──────── RECORDS FOR THIS EXERCISE

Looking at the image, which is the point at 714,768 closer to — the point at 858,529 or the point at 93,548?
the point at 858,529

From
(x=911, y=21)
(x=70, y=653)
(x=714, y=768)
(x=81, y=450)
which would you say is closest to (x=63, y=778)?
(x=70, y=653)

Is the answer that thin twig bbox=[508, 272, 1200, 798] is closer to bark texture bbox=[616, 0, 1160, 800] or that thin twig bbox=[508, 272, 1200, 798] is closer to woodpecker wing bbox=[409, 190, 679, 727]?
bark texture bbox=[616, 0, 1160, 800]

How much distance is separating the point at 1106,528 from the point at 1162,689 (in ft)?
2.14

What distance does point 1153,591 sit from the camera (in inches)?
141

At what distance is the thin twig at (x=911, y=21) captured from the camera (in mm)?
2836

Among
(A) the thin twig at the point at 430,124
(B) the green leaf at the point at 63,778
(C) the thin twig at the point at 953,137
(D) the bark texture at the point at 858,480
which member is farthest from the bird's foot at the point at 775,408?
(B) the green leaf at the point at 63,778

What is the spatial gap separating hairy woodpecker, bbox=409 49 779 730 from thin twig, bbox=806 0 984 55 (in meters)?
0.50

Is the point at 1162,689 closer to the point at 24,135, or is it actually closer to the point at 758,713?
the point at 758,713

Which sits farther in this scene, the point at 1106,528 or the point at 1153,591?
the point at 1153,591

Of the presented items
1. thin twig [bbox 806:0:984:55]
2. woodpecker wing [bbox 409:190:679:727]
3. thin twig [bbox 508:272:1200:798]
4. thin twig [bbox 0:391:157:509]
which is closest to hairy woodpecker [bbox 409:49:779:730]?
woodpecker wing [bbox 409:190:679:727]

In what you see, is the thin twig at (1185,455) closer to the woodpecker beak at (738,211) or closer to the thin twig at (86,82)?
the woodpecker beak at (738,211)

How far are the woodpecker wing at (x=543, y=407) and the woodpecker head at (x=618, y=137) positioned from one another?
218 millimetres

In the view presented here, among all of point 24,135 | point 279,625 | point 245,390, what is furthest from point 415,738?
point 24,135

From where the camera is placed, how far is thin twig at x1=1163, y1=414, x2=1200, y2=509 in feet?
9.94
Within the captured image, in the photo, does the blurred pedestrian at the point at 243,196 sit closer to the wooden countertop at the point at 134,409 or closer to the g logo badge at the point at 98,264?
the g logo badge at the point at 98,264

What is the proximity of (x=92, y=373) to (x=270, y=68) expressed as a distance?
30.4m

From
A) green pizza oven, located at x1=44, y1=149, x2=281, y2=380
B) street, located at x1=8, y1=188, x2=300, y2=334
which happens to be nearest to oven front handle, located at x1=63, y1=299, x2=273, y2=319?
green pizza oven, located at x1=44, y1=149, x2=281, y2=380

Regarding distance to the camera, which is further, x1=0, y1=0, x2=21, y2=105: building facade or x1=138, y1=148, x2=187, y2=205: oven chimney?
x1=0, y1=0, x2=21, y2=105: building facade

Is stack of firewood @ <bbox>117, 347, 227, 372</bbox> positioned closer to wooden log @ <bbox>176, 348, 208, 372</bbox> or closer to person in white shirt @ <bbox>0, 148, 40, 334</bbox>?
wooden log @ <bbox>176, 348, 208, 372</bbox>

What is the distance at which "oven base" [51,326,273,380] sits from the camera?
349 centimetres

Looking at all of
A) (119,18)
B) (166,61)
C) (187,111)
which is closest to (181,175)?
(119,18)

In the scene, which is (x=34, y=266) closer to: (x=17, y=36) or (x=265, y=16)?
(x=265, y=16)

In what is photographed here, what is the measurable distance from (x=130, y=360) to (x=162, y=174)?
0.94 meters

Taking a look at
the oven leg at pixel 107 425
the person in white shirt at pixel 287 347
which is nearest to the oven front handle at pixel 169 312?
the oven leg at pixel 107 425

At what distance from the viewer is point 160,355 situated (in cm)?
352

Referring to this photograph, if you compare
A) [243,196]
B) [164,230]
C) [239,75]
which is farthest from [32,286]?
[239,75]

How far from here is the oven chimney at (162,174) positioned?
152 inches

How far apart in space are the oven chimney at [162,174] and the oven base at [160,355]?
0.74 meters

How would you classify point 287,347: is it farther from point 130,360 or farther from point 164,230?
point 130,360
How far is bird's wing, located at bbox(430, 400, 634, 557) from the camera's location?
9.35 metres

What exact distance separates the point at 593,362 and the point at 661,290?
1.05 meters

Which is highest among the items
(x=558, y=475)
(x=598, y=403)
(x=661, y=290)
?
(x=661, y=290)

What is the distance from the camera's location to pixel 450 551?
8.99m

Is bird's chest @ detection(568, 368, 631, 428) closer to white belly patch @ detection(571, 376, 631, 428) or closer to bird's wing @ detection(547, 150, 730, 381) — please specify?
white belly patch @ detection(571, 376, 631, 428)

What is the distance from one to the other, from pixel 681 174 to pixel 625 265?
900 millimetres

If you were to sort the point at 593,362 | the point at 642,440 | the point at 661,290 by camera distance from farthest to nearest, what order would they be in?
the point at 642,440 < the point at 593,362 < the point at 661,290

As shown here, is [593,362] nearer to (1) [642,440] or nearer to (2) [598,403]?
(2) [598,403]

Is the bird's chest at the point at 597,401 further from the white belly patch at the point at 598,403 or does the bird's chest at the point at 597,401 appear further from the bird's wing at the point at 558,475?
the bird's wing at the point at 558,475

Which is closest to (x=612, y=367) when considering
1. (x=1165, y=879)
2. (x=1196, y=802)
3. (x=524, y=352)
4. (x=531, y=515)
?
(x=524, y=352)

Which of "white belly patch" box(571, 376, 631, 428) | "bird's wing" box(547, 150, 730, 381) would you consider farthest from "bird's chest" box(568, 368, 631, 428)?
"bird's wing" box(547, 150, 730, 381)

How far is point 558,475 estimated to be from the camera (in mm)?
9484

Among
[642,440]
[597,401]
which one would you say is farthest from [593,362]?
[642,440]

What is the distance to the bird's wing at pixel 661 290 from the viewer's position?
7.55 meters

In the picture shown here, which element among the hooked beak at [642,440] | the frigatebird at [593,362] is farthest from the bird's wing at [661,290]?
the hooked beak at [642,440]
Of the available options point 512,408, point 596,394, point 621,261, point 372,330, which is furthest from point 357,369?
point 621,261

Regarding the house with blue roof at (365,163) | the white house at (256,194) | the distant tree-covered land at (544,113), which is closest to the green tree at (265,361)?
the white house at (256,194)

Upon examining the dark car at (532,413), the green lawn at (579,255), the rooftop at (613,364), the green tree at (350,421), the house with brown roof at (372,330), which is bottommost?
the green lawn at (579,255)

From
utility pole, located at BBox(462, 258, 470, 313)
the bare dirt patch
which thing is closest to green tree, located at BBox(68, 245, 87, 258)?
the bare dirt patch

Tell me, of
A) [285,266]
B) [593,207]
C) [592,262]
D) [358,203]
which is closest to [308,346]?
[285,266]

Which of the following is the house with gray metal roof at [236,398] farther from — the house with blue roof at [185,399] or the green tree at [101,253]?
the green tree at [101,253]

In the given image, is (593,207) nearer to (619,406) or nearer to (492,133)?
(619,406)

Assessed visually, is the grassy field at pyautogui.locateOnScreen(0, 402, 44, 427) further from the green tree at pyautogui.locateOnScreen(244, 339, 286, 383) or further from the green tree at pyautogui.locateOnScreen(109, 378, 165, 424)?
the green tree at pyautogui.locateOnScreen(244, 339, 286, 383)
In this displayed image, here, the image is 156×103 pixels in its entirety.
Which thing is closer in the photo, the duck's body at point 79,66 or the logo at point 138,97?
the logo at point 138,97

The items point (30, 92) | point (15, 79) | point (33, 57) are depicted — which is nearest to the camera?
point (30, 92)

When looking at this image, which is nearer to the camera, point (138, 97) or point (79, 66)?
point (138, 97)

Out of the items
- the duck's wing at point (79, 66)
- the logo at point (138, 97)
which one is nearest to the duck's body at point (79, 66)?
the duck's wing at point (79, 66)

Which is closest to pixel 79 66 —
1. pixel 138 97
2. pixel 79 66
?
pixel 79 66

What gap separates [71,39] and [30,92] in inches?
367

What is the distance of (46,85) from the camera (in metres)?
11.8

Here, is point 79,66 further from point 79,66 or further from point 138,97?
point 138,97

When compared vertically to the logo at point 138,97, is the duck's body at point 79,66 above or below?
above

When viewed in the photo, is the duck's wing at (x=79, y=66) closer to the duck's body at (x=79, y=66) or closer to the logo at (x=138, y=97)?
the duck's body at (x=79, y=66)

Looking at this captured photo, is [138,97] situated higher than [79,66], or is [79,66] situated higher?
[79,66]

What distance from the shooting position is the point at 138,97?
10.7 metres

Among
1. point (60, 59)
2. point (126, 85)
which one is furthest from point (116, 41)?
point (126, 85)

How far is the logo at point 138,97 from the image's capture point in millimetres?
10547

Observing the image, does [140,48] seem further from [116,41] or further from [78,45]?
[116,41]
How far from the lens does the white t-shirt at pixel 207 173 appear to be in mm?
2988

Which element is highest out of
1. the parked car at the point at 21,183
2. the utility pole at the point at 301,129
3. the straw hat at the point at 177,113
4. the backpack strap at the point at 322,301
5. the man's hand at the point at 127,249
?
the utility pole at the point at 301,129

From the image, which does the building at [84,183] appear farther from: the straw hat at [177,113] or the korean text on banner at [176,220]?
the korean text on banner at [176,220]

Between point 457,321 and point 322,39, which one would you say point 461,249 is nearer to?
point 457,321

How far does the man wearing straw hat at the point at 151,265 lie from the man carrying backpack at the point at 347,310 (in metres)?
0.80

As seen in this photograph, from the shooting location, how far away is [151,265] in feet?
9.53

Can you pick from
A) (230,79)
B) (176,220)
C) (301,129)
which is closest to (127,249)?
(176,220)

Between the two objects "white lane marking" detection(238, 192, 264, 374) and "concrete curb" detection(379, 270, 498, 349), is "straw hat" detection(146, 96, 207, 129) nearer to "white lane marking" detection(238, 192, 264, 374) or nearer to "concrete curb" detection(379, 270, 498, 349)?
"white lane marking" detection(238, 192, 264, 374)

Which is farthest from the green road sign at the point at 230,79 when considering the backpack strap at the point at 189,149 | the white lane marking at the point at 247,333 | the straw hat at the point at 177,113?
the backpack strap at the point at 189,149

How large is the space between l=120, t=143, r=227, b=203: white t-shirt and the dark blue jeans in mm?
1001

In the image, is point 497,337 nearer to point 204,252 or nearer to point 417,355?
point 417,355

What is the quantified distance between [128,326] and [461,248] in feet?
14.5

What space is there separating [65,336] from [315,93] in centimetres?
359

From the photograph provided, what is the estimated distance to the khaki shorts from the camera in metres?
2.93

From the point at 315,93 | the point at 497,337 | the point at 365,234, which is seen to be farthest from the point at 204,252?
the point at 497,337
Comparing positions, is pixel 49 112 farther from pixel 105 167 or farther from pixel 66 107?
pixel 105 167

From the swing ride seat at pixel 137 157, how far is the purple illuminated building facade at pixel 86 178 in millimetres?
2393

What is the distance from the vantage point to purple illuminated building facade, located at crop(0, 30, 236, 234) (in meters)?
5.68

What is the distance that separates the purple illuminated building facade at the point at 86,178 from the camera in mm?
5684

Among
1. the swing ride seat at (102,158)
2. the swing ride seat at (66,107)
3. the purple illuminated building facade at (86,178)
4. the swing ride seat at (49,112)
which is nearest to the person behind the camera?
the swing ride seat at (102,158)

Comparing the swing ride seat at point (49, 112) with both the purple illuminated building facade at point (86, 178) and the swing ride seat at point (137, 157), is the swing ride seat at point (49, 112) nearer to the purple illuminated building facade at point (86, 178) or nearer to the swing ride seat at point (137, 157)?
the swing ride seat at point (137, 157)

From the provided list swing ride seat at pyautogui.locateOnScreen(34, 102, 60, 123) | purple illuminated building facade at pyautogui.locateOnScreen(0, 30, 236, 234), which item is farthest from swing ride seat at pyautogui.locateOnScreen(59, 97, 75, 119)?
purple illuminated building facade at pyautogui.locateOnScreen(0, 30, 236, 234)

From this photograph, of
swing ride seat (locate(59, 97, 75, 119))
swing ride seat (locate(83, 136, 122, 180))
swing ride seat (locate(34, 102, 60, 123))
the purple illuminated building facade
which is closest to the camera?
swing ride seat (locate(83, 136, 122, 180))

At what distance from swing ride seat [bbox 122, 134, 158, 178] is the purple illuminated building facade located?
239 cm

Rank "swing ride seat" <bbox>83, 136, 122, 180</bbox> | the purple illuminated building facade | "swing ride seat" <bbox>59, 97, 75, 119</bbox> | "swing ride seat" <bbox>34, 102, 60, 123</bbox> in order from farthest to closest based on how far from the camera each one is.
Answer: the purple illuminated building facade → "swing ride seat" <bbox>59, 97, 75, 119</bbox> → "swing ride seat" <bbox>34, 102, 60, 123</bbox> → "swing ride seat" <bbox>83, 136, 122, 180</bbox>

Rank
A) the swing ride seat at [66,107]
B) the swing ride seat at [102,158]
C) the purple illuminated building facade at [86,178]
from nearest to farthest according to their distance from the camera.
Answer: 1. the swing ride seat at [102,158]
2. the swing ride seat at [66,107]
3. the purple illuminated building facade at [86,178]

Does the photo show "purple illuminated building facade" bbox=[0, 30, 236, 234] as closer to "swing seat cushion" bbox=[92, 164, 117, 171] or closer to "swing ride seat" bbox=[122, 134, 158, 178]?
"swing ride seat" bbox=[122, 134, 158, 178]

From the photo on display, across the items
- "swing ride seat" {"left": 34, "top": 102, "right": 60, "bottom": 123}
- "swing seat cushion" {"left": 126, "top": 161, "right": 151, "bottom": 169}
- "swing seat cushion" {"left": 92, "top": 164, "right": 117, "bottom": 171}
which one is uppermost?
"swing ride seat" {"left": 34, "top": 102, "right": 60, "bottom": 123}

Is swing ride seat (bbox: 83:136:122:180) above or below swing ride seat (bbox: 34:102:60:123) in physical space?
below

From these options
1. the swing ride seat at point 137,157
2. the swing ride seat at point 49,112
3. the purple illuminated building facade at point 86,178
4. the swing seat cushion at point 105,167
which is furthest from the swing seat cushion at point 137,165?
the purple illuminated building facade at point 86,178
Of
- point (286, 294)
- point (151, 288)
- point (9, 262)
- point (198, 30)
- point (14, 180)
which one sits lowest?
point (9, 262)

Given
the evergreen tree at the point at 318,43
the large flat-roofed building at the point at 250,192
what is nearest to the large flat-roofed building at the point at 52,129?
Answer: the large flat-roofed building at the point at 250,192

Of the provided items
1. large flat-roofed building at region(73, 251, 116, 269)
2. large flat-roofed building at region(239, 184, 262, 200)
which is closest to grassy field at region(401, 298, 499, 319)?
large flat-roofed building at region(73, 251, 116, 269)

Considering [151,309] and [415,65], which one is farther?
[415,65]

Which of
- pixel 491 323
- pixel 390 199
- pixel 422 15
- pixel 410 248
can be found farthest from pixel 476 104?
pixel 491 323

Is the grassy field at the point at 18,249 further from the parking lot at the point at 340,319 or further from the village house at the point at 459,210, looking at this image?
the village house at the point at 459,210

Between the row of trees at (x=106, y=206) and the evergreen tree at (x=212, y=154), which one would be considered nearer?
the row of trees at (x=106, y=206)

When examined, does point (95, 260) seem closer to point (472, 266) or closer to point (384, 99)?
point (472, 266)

────────────────

Output an exact copy of the lines beginning at the one that holds "Is the grassy field at the" and running through the final line of the records.

Is the grassy field at the point at 18,249 further from the parking lot at the point at 340,319 or further from the village house at the point at 459,210, looking at this image?
the village house at the point at 459,210

Between the row of trees at (x=106, y=206) and the evergreen tree at (x=212, y=154), which one would be considered nearer?
the row of trees at (x=106, y=206)

When examined, does point (95, 260) seem closer to point (472, 266) or closer to point (384, 99)?
point (472, 266)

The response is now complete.